Eso significa que la visita de hoy no puede repetirse exactamente dentro de seis meses. El vino seguirá allí. La bodega también. Pero el viñedo será diferente y la actividad habrá cambiado por completo.
Una buena época incluso para quien no sabe de vino
No hace falta distinguir veinte aromas en una copa ni conocer de memoria las denominaciones de origen para disfrutar de una visita durante la vendimia. De hecho, puede ocurrir justo lo contrario. Es probablemente uno de los momentos más intuitivos para acercarse al vino por primera vez. Podemos ver la uva. Podemos tocarla. Podemos probarla. Podemos seguir físicamente el recorrido que hace al entrar en la bodega. Y, finalmente, podemos catar el resultado de vendimias anteriores. De pronto, conceptos como variedad, parcela, madurez, fermentación o crianza dejan de parecer vocabulario especializado. Tienen algo delante que los explica.
Cinco cosas en las que fijarse durante una visita en vendimia
Más que intentar memorizar explicaciones, merece la pena prestar atención a algunos detalles.

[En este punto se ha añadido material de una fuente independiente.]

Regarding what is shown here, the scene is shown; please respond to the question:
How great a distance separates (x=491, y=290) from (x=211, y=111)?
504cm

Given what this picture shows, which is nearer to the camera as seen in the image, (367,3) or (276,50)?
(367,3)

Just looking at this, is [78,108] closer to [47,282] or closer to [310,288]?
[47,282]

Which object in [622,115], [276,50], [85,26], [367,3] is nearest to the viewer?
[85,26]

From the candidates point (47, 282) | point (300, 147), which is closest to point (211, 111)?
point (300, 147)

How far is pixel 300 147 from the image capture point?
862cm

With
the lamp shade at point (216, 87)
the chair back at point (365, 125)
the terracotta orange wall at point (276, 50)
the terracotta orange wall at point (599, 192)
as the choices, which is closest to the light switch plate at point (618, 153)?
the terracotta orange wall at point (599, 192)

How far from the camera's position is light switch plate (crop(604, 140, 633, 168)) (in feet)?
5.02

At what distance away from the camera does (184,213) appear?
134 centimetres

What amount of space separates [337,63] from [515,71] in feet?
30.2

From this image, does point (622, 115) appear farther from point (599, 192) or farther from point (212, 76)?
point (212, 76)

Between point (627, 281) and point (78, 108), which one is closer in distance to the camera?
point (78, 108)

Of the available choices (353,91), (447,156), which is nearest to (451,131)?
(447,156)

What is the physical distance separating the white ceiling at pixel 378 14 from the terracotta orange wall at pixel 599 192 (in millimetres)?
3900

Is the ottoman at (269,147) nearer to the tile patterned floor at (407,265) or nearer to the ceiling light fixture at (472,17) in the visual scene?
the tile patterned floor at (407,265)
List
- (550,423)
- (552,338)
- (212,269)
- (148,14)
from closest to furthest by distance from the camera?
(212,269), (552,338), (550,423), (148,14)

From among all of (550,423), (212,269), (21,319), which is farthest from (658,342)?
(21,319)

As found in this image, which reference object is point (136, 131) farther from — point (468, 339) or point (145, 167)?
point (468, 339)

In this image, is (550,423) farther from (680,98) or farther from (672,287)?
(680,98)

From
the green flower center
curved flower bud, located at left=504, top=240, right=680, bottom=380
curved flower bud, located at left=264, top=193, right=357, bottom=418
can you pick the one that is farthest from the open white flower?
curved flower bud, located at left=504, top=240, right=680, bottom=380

Prueba la uva. No pienses todavía en descriptores. Simplemente observa el dulzor, la acidez, la textura de la piel y las semillas.
Pregunta qué se está vendimiando. Saber qué variedad o parcela está entrando ese día convierte la visita en algo irrepetible.
Fíjate en los aromas de la bodega. Intenta distinguir la fruta recién llegada del mosto y de las fermentaciones.
Observa el movimiento. La logística también forma parte del vino: recepción, selección y rapidez de trabajo son esenciales durante estas semanas.
Vuelve después a la copa. Después de haber visto el viñedo y la elaboración, prueba el vino pensando de nuevo en el racimo que tenías entre las manos.
Probablemente sepa igual. Pero tú lo entenderás de otra manera. Hacer enoturismo en época de vendimia significa visitar el vino cuando todavía se está convirtiendo en vino. Y pocas épocas del año permiten acercarse tanto a su origen. Porque hay muchas maneras de conocer una bodega. Pero solo durante unas semanas podemos verla mientras comienza una nueva añada.